This MLproject aims to be a fully self-contained example of how to chain together multiple different MLflow runs which each encapsulate a transformation or training step, allowing a clear definition of the interface between the steps, as well as allowing for caching and reuse of the intermediate results.
At a high level, our goal is to predict users' ratings of movie given a history of their ratings for other movies. This example is based on this webinar by @brookewenig and @smurching.
There are four steps to this workflow:
- load_raw_data.py: Downloads the MovieLens dataset (a set of triples of user id, movie id, and rating) as a CSV and puts it into the artifact store.
- etl_data.py: Converts the MovieLens CSV from the previous step into Parquet, dropping unnecessary columns along the way. This reduces the input size from 500 MB to 49 MB, and allows columnar access of the data.
- als.py: Runs Alternating Least Squares for collaborative filtering on the Parquet version of MovieLens to estimate the movieFactors and userFactors.

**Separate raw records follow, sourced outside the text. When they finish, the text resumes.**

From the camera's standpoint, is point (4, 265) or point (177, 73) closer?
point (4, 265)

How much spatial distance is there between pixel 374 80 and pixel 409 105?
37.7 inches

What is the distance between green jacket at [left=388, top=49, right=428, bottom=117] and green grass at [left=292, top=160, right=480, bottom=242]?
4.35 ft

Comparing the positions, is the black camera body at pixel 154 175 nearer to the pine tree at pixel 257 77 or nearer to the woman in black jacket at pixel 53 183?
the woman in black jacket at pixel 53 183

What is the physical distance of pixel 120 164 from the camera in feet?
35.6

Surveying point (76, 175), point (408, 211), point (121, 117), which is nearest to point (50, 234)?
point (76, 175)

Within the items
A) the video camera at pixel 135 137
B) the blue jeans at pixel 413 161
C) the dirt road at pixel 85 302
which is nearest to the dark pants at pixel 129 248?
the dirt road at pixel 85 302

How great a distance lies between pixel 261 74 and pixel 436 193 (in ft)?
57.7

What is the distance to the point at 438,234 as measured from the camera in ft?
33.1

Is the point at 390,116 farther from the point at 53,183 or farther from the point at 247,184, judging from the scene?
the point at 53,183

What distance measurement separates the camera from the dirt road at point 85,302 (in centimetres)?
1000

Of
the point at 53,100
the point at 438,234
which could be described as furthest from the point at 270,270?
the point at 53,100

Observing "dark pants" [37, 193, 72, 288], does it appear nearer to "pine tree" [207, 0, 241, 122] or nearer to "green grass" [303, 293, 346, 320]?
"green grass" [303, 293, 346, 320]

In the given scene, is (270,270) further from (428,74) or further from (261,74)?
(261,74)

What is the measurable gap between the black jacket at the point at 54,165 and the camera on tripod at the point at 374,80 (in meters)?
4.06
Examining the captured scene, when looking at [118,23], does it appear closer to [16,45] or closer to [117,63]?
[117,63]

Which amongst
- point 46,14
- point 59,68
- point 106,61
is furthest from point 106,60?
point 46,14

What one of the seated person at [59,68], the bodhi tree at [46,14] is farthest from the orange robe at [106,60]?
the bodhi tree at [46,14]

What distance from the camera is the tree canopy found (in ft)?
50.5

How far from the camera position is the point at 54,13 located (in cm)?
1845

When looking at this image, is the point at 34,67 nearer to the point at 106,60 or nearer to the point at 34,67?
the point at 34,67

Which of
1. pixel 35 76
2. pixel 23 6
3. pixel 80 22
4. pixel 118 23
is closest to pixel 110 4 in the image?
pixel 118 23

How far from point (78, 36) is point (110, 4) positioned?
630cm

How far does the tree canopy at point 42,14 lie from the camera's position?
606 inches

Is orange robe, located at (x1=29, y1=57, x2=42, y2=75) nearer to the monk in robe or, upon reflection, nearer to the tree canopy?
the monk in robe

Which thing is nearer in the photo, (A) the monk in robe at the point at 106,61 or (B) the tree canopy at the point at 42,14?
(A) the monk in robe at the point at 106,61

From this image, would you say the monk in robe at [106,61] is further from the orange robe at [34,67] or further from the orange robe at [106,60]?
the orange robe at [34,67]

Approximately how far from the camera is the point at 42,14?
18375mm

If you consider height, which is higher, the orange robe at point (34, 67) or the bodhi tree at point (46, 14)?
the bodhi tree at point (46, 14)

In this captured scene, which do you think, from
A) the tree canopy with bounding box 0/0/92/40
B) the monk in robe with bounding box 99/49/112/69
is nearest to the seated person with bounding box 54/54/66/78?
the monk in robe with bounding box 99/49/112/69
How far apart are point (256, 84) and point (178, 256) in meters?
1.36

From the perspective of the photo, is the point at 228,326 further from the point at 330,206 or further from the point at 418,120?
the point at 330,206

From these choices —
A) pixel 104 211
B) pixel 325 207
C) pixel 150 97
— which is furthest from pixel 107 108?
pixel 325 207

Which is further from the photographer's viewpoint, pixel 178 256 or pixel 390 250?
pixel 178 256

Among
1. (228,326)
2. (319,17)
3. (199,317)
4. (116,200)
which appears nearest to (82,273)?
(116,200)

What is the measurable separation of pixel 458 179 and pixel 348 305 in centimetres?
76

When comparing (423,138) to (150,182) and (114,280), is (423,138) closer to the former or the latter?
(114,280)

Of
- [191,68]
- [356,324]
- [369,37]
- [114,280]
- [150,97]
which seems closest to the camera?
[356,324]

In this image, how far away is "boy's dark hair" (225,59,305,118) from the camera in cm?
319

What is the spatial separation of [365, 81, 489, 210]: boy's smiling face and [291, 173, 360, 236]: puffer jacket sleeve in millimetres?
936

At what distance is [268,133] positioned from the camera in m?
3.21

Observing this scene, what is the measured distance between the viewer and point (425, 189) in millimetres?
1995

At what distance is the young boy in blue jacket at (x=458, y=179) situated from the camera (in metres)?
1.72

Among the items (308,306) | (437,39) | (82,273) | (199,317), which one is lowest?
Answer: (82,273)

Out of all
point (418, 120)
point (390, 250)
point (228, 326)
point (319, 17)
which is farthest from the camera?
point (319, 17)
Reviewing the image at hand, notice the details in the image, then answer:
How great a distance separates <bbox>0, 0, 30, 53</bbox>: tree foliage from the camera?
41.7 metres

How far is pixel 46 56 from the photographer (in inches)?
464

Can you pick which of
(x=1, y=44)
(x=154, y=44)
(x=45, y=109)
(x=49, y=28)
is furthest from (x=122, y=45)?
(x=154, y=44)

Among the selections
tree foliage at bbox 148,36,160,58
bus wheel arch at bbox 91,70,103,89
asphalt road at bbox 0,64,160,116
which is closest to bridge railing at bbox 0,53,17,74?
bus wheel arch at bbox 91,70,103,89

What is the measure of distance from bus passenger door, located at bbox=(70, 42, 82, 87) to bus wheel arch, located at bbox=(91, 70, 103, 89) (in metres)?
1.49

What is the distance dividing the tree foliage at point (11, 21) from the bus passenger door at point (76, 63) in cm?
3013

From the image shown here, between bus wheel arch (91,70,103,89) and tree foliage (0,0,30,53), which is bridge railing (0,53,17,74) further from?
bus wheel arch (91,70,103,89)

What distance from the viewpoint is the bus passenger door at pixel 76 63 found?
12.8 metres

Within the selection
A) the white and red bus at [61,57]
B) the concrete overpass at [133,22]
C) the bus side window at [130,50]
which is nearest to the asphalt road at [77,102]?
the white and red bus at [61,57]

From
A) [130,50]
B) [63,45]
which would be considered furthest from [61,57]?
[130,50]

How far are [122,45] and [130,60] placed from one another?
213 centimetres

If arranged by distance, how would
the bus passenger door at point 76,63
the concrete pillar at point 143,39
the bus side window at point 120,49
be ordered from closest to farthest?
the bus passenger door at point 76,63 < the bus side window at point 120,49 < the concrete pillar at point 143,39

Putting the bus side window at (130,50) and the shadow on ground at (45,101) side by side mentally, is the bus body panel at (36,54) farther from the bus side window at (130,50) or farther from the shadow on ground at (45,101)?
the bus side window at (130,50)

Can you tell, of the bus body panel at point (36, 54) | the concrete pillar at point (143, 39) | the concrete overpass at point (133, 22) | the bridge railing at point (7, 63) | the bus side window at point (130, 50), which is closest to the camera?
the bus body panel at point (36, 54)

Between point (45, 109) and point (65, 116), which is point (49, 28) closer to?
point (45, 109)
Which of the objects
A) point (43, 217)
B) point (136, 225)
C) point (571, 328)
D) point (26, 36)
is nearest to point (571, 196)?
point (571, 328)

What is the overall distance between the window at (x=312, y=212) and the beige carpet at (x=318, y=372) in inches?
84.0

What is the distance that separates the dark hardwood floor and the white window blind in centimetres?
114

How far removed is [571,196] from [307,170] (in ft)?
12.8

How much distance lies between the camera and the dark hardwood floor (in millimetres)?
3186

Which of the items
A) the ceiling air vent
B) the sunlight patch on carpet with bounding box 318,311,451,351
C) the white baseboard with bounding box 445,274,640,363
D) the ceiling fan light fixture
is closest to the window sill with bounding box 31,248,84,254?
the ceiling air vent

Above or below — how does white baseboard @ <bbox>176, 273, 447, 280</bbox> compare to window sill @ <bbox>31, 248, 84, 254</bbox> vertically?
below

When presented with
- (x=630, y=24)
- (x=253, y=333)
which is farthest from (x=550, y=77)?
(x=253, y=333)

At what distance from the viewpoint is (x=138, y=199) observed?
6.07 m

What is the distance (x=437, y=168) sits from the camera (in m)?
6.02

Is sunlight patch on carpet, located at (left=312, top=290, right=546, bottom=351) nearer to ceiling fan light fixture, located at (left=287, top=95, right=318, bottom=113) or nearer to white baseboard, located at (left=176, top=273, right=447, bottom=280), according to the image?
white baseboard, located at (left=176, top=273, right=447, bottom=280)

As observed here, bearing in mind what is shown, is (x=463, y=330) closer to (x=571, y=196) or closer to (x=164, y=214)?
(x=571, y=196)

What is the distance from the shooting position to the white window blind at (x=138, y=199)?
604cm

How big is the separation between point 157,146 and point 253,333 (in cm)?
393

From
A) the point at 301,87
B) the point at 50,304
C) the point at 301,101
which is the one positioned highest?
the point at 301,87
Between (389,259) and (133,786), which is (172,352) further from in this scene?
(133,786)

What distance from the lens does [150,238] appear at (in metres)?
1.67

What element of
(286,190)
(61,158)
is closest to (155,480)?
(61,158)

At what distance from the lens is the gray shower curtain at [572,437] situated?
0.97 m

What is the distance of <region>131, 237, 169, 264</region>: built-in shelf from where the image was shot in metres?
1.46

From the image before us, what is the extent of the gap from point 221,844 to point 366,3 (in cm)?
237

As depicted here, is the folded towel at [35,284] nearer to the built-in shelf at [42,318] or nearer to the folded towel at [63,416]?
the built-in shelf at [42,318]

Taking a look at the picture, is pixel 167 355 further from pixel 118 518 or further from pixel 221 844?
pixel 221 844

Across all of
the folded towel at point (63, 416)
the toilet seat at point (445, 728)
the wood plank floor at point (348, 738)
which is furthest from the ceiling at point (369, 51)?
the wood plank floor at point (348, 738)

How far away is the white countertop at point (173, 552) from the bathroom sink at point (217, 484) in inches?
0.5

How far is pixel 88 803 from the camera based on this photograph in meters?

This produces a relatively accurate estimator.
- train_keras.py: Trains a neural network on the original data, supplemented by the ALS movie/userFactors -- we hope this can improve upon the ALS estimations.
While we can run each of these steps manually, here we have a driver run, defined as main (main.py). This run will run the steps in order, passing the results of one to the next. Additionally, this run will attempt to determine if a sub-run has already been executed successfully with the same parameters and, if so, reuse the cached results.
In order for the multistep workflow to find the other steps, you must
execute mlflow run
from this directory. So, in order to find out if
the Keras model does in fact improve upon the ALS model, you can simply
run:
cd examples/multistep_workflow
mlflow run .
This downloads and transforms the MovieLens dataset, trains an ALS
model, and then trains a Keras model -- you can compare the results by
using mlflow ui
.
You can also try changing the number of ALS iterations or Keras hidden units:
mlflow run . -P als_max_iter=20 -P keras_hidden_units=50